What a fascinating place!

---dr.M.
 
dr_mabeuse said:
FUCK! I was going to predict a lot of lightening! Then I would have been permanent Smart Guy!

There's lightening because methane is a hydrocarbon (contains only carbon and hydrogen), and hydrocarbons are notorious for picking up big charges of static electricity when they slosh around.

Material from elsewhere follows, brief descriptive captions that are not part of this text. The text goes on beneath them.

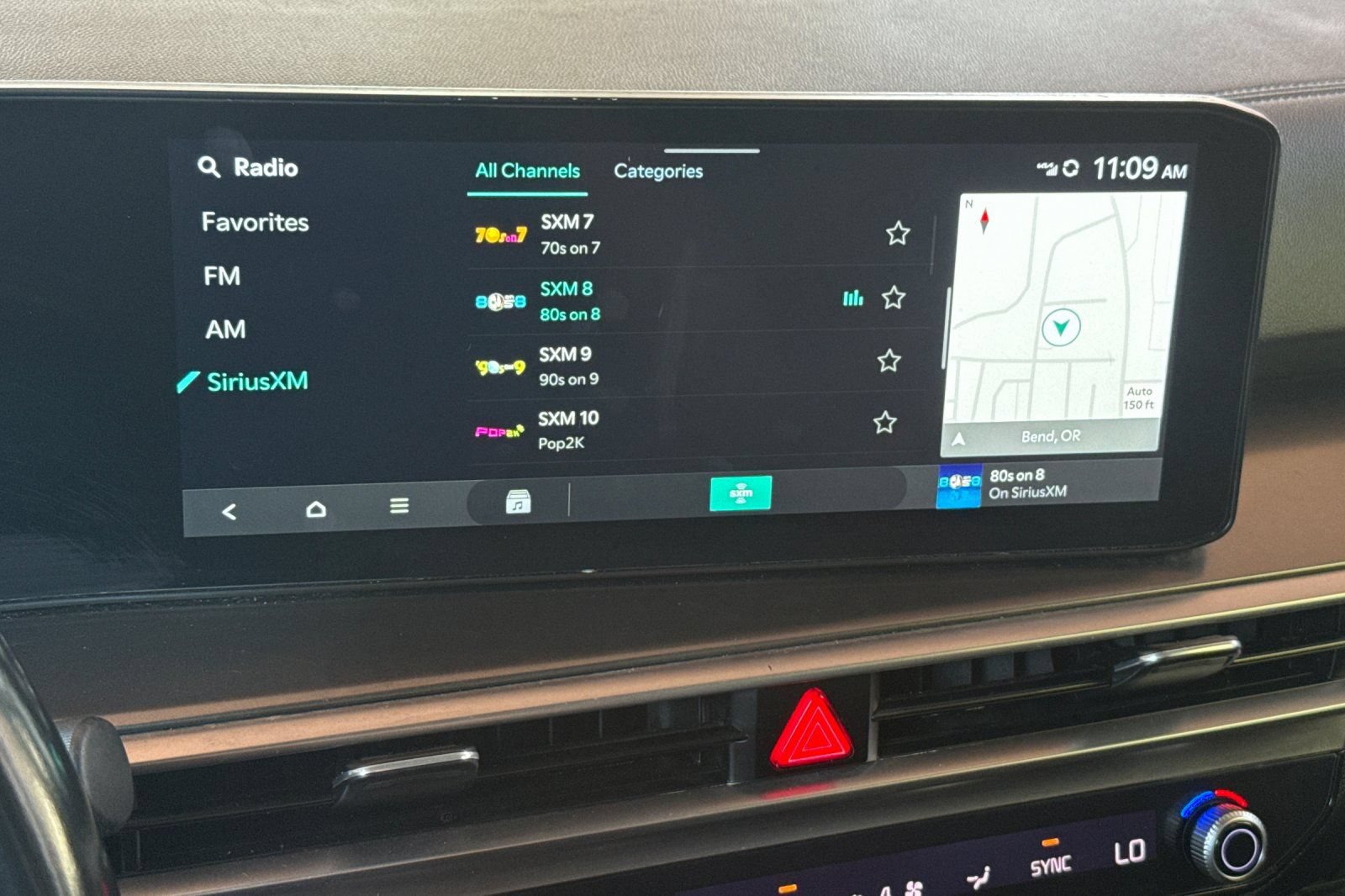 Used 2025 Kia Sorento S AWD/4WD image 19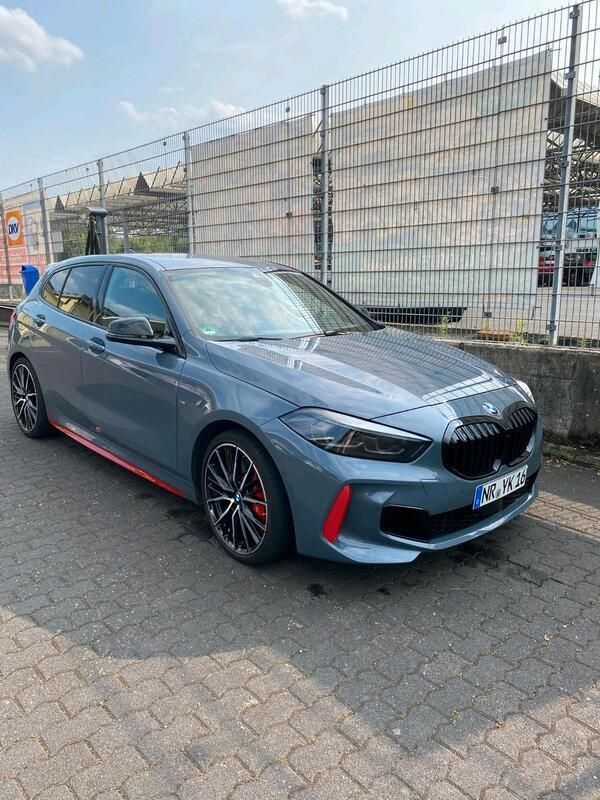 Grau Gebraucht 2021 BMW 128 Limousine | 30.250 € (Etwas zu teuer) - Bild 1/4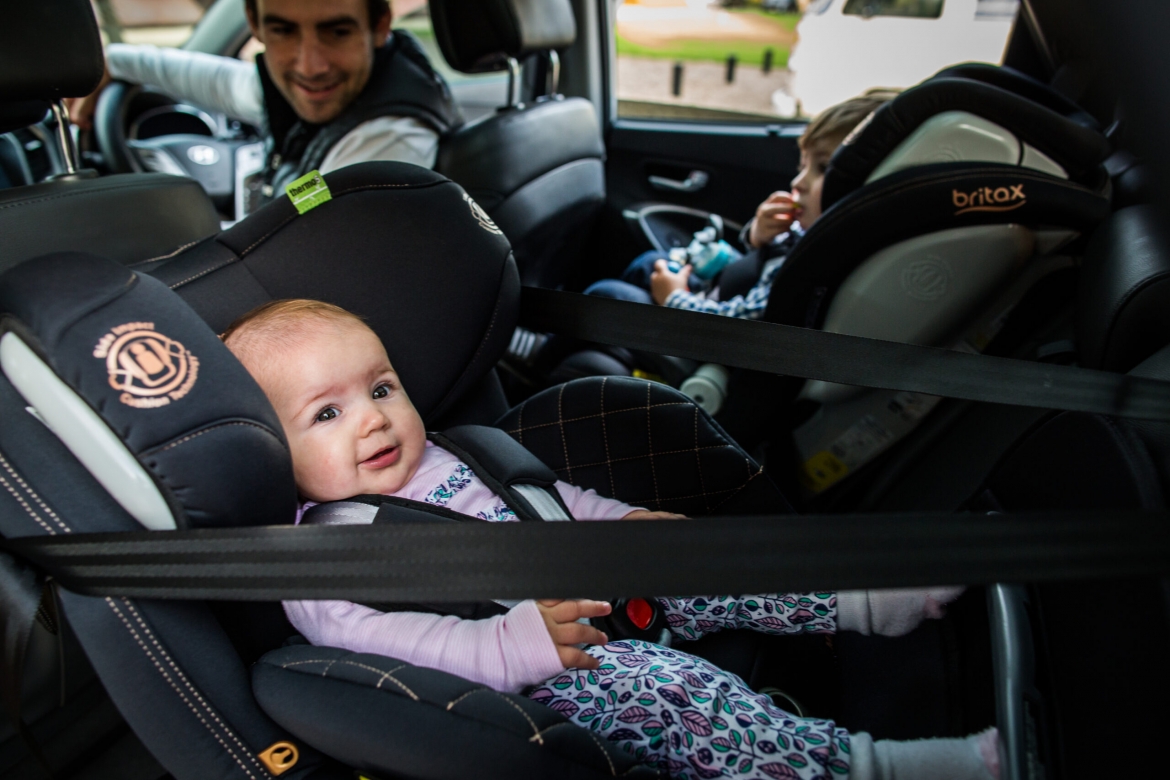 Trẻ em được đặt trong ghế trẻ em trong xe ô tô tại Australia. Nguồn: Kid Safe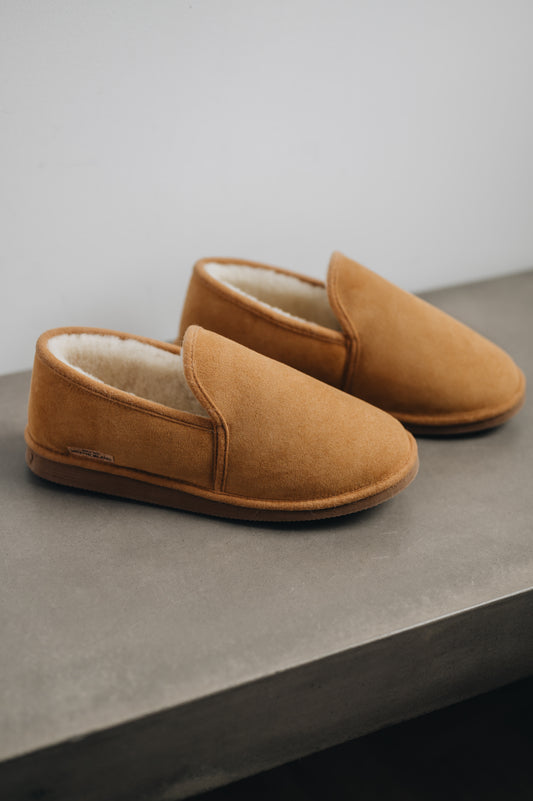 Regina is a soft sheepskin slipper for women with a wide opening to allow easy access.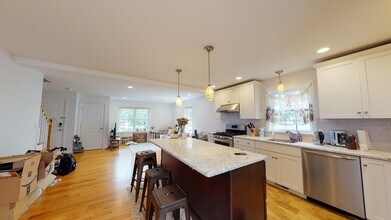 28 Woodruff Ave in Medford, MA - Building Photo - Building Photo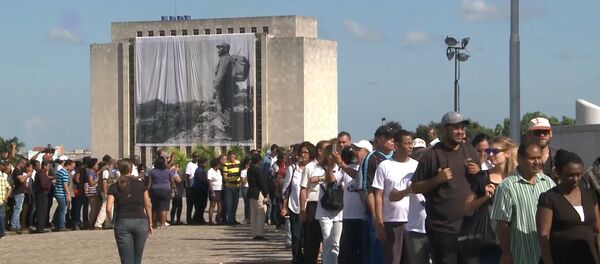Тысячи кубинцев выстроились в очередь для прощания с Фиделем Кастро в Гаване - Sputnik Беларусь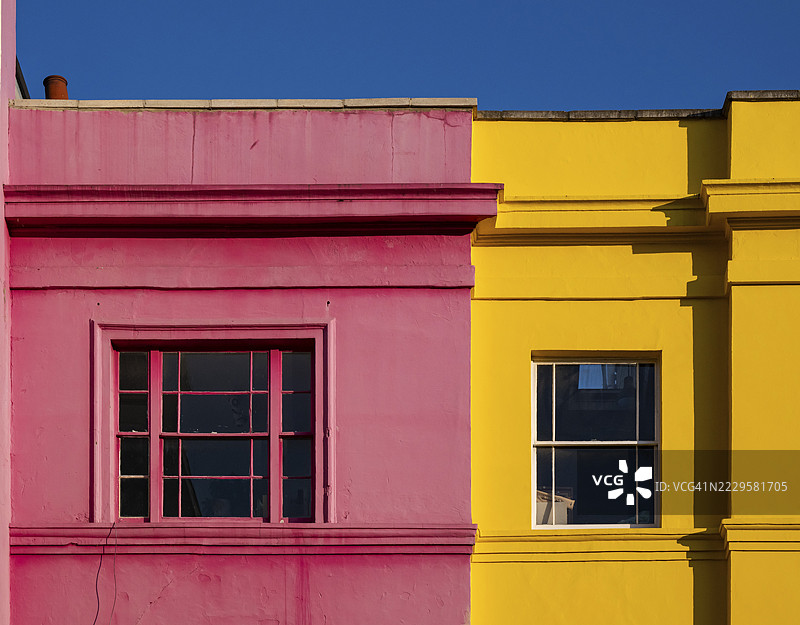 五颜六色的建筑立面，粉色和黄色，蓝天，波多贝罗路，诺丁山，伦敦，英格兰，英国图片素材
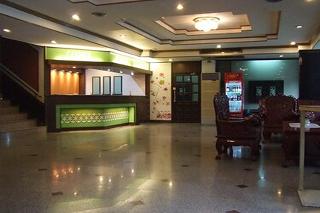 Phuluang Hotel by ZUZU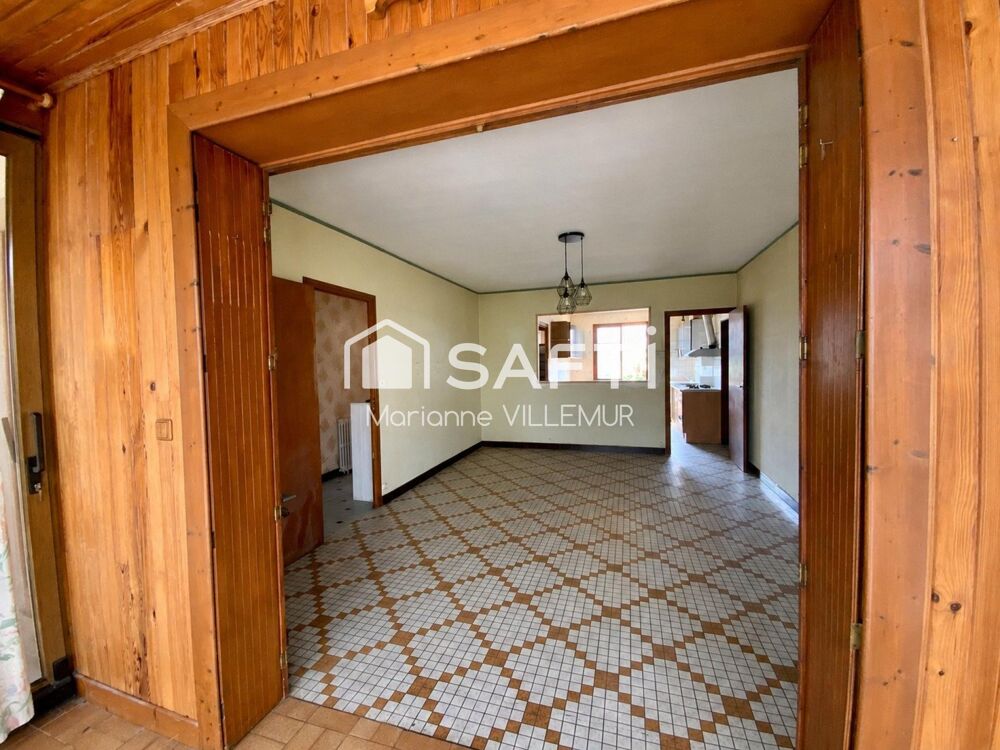 Maison de plain pied dans quartier résidentiel à Lavardac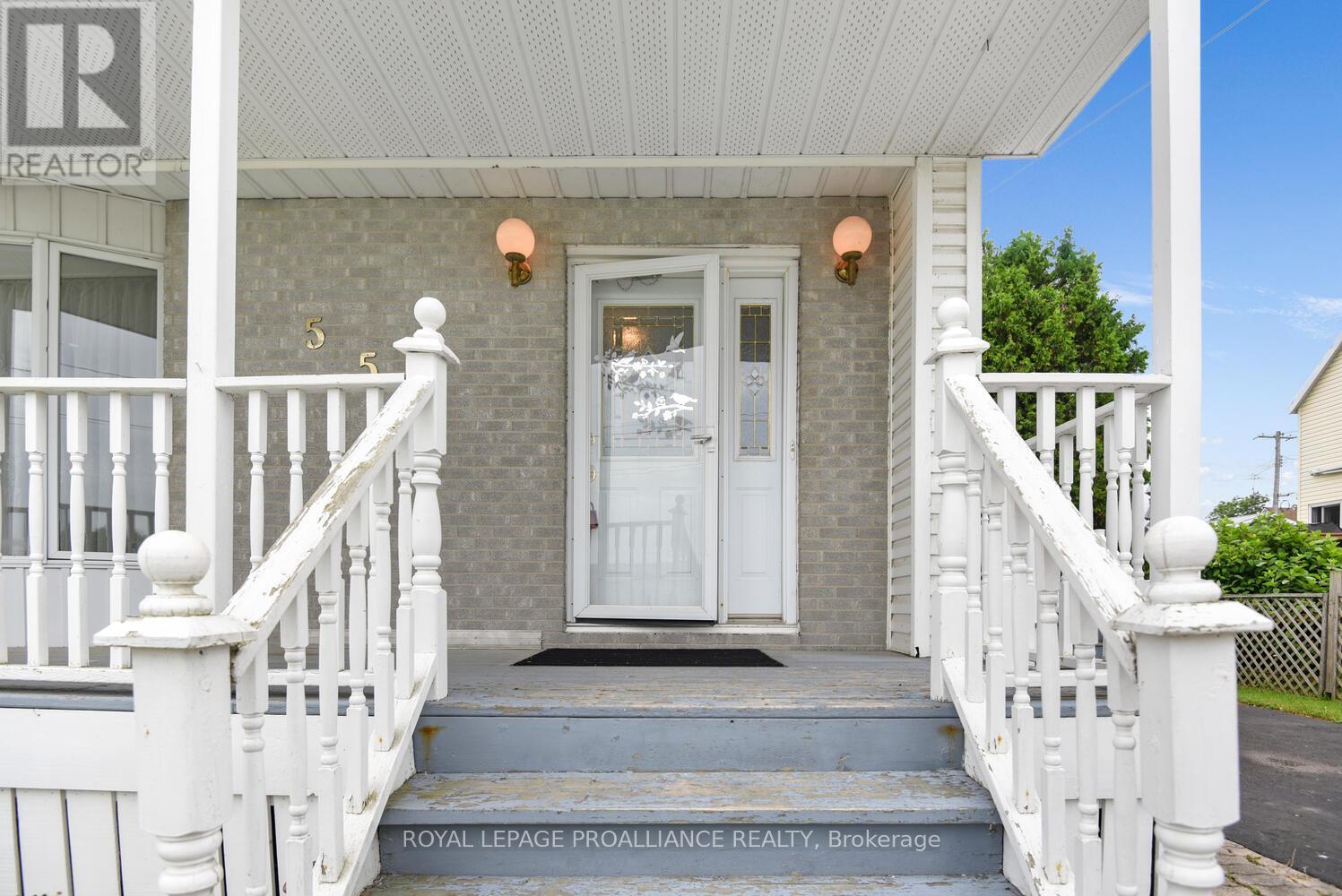 Property Photo:  556 Middle Street  ON K0E 1E0 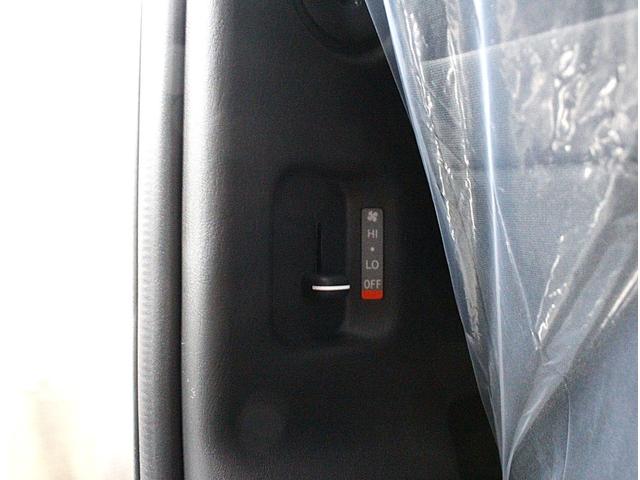 ハイエースバン ロングスーパーＧＬ　寒冷地仕様車♪デジタルインナーミラー♪両側パワースライドドア♪プッシュスタート♪スマートキー♪ＬＥＤライト♪全方位カメラ♪リアエアコン・ヒーター付き♪ＡＣ１００Ｖ♪クリアランスソナー♪２０ｔｈ記念車（26枚目）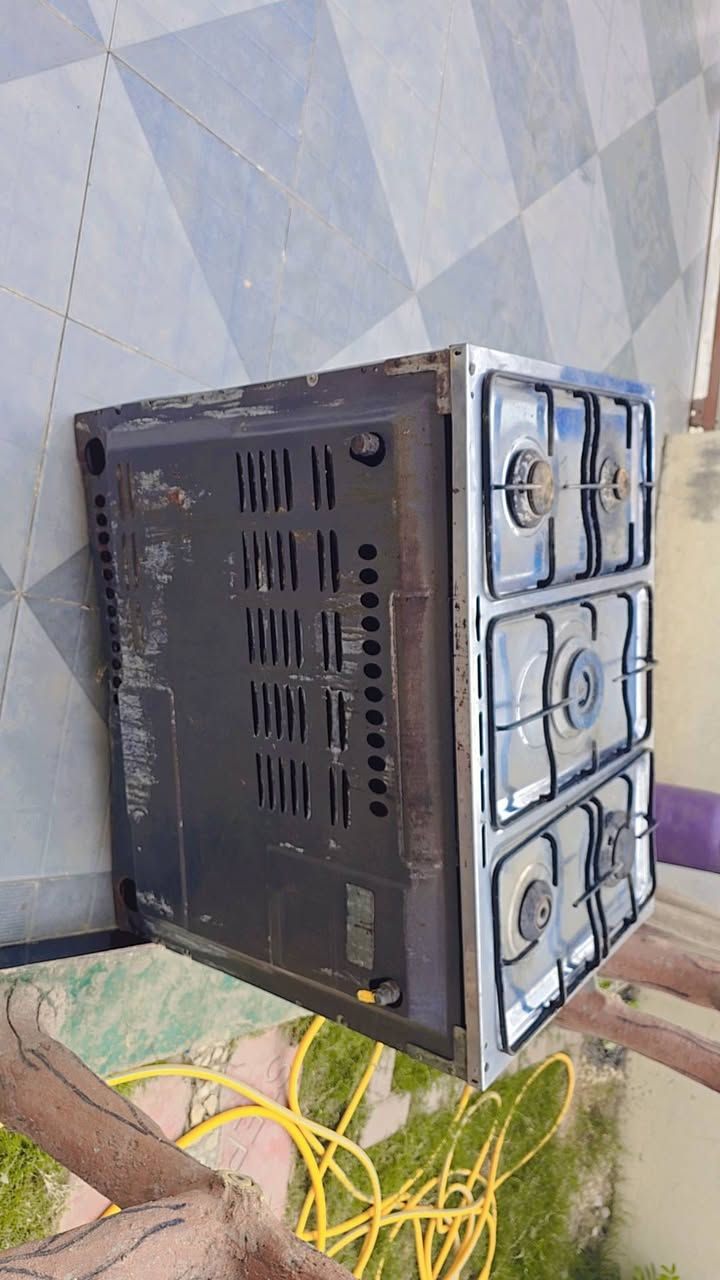 البيع طباخ شرط الشقل حته الفرن السعر ب 100 الف ***********
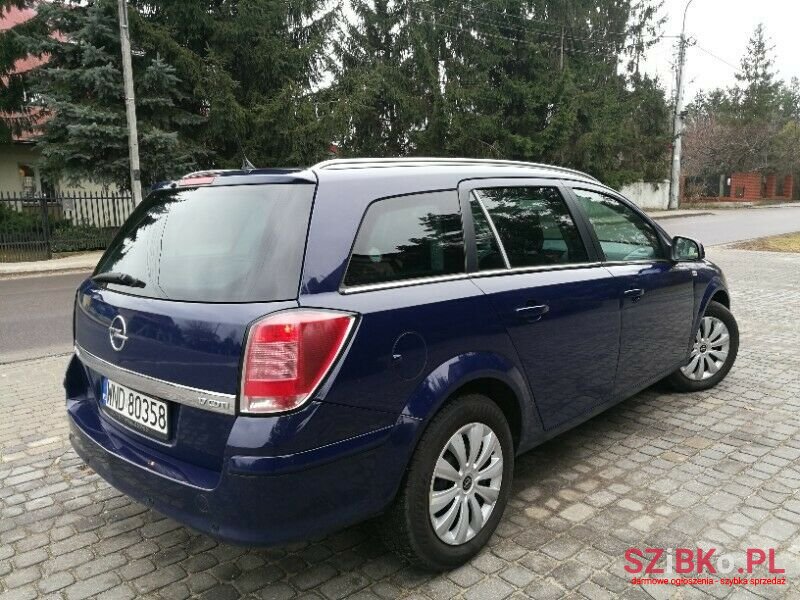 2011' Opel Astra photo #4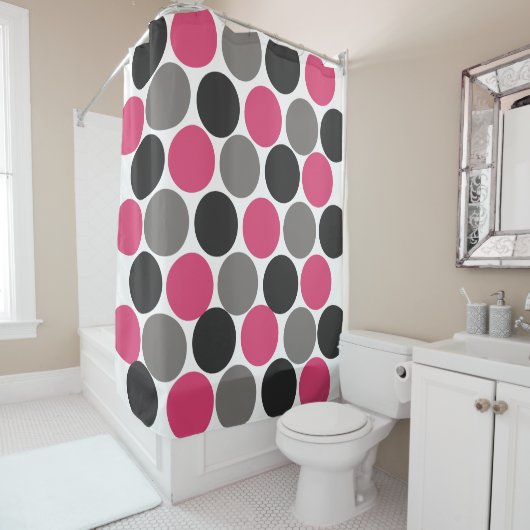 Pink und Gray Polika Dot Duschvorhang (Beispiel)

It's a big problem when they're pumped to and fro, and everything has to be very carefully grounded to avoid creating sparks.

It doesn't burn on Titan because, as Earl says, there's no oxygen.

But if there's nitrogen, you've a near perfect set up for making amino acids and all sorts of goodies.

What a fascinating place!

---dr.M.

The scientists predicted a lot of lightening - dont know if it has been confirmed - but isn't it amazing that we have been able to analyse a world that has physical features like ours but oh so different?
 
The descriptions remind me of some stories.

Anybody ever read the book CITY by Simak?

BTW yes there's no oxygen in the atmosphere for combustion to take place.
 
Op_Cit said:
The descriptions remind me of some stories.

Anybody ever read the book CITY by Simak?

BTW yes there's no oxygen in the atmosphere for combustion to take place.

I read City in like eighth grade and I still remember parts of it.

Is that the book that had the story about the people who are turned into like lizards so they can live on Jupiter, and none of them ever wants to change back because it's so beautiful?

I also remember the story about giving ants tools so they can build a technological society. And the story about the surgeon who's too homesick to go save the Martian genius's life.

That was a great book.

---dr.M.
 
dr_mabeuse said:

Is that the book that had the story about the people who are turned into like lizards so they can live on Jupiter, and none of them ever wants to change back because it's so beautiful?

I also remember the story about giving ants tools so they can build a technological society. And the story about the surgeon who's too homesick to go save the Martian genius's life.

That was a great book.

---dr.M.

Bingo. where do I send the cigar?

Yeah, every last person on earth leaves to be changed so they can live there... One of my two favorite authors ever.

That last story you mention was called "The Huddling Place" and it's been on my mind a lot lately since I've been working at home more and more.